Hi, I was implementing a custom parser for a project that I was working on and this was my UDF:

class LandingAIRadiologyParser(pw.UDF):
    """Parse radiology reports using LandingAI agentic-doc library."""
    
    def __init__(self, api_key: str, capacity: int, results_dir: str, cache_strategy: pw.udfs.CacheStrategy = None, *, async_mode: str = "fully_async", **kwargs):
        self.api_key = api_key
        self.async_mode = async_mode
        self.results_dir = results_dir
        self.capacity = capacity
        from pathway.xpacks.llm._utils import _prepare_executor 

        executor = _prepare_executor(async_mode)
        super().__init__(cache_strategy=cache_strategy, executor=executor)
    
    async def parse(self, contents: bytes) -> List[tuple[str, dict]]:
        """Parse radiology reports using LandingAI."""
        
        # Create results directory
        results_dir = Path(self.results_dir)
        results_dir.mkdir(exist_ok=True)
        
        # Parse document with LandingAI
        parsed_results = parse(
            contents,
            include_marginalia=True,
            extraction_model=RadiologyExtractionModel
            include_metadata_in_markdown=True,
            result_save_dir=str(results_dir),
            config=ParseConfig(api_key=self.api_key)
        )
        
        if not parsed_results:
            return [("", {"source": "landingai", "error": "No parsing results"})]
        
        parsed_doc = parsed_results[0]
        text_content = getattr(parsed_doc, 'markdown', "")
        
        # Create clean metadata
        metadata = {
            "source": "landingai",
            "confidence": str(getattr(parsed_doc, 'confidence', 0.0))
        }
        
        # Ensure string types for Pathway
        safe_text = str(text_content) if text_content else ""
        safe_metadata = {k: str(v) if v is not None else "" for k, v in metadata.items()}
        
        return [(safe_text, safe_metadata)]
    
    async def __wrapped__(self, contents: bytes, **kwargs) -> list[tuple[str, dict]]:
        return await self.parse(contents)

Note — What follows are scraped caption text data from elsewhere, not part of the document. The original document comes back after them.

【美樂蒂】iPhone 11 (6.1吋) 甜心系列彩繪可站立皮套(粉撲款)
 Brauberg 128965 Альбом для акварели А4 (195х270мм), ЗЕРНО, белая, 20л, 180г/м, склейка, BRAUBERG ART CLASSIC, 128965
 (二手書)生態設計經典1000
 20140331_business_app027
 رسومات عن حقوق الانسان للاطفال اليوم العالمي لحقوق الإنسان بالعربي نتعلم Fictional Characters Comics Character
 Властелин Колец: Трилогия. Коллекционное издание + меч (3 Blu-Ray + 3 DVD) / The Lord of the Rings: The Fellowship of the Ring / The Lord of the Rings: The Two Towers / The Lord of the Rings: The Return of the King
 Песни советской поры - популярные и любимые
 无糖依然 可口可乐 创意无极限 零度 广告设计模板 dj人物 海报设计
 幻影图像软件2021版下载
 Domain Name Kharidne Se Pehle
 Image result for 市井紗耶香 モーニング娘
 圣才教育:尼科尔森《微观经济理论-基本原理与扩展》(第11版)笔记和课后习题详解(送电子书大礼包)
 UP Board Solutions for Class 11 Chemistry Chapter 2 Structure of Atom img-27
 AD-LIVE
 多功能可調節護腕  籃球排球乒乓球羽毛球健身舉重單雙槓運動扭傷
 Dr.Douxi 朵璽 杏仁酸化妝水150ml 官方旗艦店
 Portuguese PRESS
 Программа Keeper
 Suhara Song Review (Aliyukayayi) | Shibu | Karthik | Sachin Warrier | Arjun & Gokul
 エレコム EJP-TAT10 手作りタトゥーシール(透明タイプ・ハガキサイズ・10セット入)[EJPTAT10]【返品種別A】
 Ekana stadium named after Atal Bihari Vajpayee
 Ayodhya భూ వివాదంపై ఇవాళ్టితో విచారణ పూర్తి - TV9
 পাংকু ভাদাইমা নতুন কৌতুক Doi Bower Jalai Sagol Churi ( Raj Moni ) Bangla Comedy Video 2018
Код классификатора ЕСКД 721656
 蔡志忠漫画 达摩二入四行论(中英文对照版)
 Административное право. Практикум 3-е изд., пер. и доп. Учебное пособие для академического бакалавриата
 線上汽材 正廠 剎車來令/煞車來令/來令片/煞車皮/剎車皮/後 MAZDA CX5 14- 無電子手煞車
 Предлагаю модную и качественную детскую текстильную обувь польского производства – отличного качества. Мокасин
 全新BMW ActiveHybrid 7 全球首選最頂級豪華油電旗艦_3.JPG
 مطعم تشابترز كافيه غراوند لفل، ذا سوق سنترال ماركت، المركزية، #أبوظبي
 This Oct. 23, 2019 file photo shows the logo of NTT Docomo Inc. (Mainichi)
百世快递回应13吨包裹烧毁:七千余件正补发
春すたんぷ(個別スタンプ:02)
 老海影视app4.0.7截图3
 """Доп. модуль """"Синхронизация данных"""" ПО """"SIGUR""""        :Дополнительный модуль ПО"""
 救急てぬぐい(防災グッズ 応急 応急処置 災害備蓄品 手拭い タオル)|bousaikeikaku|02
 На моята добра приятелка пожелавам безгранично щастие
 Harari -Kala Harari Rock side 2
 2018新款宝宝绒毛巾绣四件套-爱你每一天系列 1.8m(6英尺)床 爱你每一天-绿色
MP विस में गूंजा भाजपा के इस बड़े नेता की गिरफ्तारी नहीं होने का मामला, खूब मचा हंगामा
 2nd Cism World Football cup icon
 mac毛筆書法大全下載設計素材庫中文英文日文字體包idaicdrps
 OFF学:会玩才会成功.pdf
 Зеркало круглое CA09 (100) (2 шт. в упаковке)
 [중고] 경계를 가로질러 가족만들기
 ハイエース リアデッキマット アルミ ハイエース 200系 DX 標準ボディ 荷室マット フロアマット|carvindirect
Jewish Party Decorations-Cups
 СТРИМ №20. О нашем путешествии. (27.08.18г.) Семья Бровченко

Now you can see that I am passing RadiologyExtractionModel which I tried to:

  • Define in the same file
  • "" same function
  • by pointing a variable in the yaml and then refrencing as a parameter to parser

But every time I run this, the output model of parsed_doc.extraction comes out to be BaseModel now if we call model_dump, it gives the error "Pydantic models should inherit from BaseModel, BaseModel cannot be instantiated directly" which sounds valid.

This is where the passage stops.